• [Excerpt provided]:
******************************

R/bart_est.R
In causaldrf: Estimating Causal Dose Response Functions

Documented in bart_est

##' The BART estimator
##'
##' This function estimates the ADRF using Bayesian additive regression trees (BART).
##'
##'
##'
##' @param Y is the the name of the outcome variable contained in \code{data}.
##' @param treat is the name of the treatment variable contained in
##' \code{data}.
##' @param outcome_formula is the formula used for fitting the outcome surface.
##' gps is one of the independent variables to use in the outcome_formula. ie.
##' \code{Y ~ treat + X.1 + X.2 + ...} or a variation of this.
##' @param data is a dataframe containing \code{Y}, \code{treat}, and
##' \code{X}.
##' @param grid_val contains the treatment values to be evaluated.
##' @param ... additional arguments to be passed to the bart() outcome function.

******************************

[Spatial questions about scenes]

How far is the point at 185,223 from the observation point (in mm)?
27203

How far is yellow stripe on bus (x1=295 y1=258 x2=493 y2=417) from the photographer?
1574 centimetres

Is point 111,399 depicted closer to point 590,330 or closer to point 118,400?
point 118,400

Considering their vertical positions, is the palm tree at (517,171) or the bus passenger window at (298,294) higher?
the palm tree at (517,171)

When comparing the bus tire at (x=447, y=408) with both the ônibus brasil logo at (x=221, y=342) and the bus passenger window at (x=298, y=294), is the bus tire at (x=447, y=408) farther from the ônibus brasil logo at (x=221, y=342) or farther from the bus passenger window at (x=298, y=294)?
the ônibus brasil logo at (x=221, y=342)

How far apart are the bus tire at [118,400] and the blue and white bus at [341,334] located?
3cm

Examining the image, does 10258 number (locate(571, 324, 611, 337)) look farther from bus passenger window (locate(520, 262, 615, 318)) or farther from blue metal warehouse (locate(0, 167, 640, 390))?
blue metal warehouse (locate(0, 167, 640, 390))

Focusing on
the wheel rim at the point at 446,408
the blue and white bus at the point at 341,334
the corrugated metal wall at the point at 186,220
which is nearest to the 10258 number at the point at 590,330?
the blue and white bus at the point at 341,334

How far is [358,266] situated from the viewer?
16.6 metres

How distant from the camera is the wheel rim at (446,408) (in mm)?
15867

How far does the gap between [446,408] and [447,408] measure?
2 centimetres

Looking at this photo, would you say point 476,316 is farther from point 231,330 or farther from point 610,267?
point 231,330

******************************

• [To do]:
A) Name every parameter documented with "@param" in the BART estimator documentation.
B) In the rows, rename "bus tire" to "bus wheel" from the line containing "Considering their vertical" through the end of the rows, both included. Return only those lines, otherwise unchanged.
The text and the rows come from unrelated sources.

• [Outputs for the tasks]:
A) Y, treat, outcome_formula, data, grid_val, ...

B)
Considering their vertical positions, is the palm tree at (517,171) or the bus passenger window at (298,294) higher?
the palm tree at (517,171)

When comparing the bus wheel at (x=447, y=408) with both the ônibus brasil logo at (x=221, y=342) and the bus passenger window at (x=298, y=294), is the bus wheel at (x=447, y=408) farther from the ônibus brasil logo at (x=221, y=342) or farther from the bus passenger window at (x=298, y=294)?
the ônibus brasil logo at (x=221, y=342)

How far apart are the bus wheel at [118,400] and the blue and white bus at [341,334] located?
3cm

Examining the image, does 10258 number (locate(571, 324, 611, 337)) look farther from bus passenger window (locate(520, 262, 615, 318)) or farther from blue metal warehouse (locate(0, 167, 640, 390))?
blue metal warehouse (locate(0, 167, 640, 390))

Focusing on
the wheel rim at the point at 446,408
the blue and white bus at the point at 341,334
the corrugated metal wall at the point at 186,220
which is nearest to the 10258 number at the point at 590,330?
the blue and white bus at the point at 341,334

How far is [358,266] situated from the viewer?
16.6 metres

How distant from the camera is the wheel rim at (446,408) (in mm)?
15867

How far does the gap between [446,408] and [447,408] measure?
2 centimetres

Looking at this photo, would you say point 476,316 is farther from point 231,330 or farther from point 610,267?
point 231,330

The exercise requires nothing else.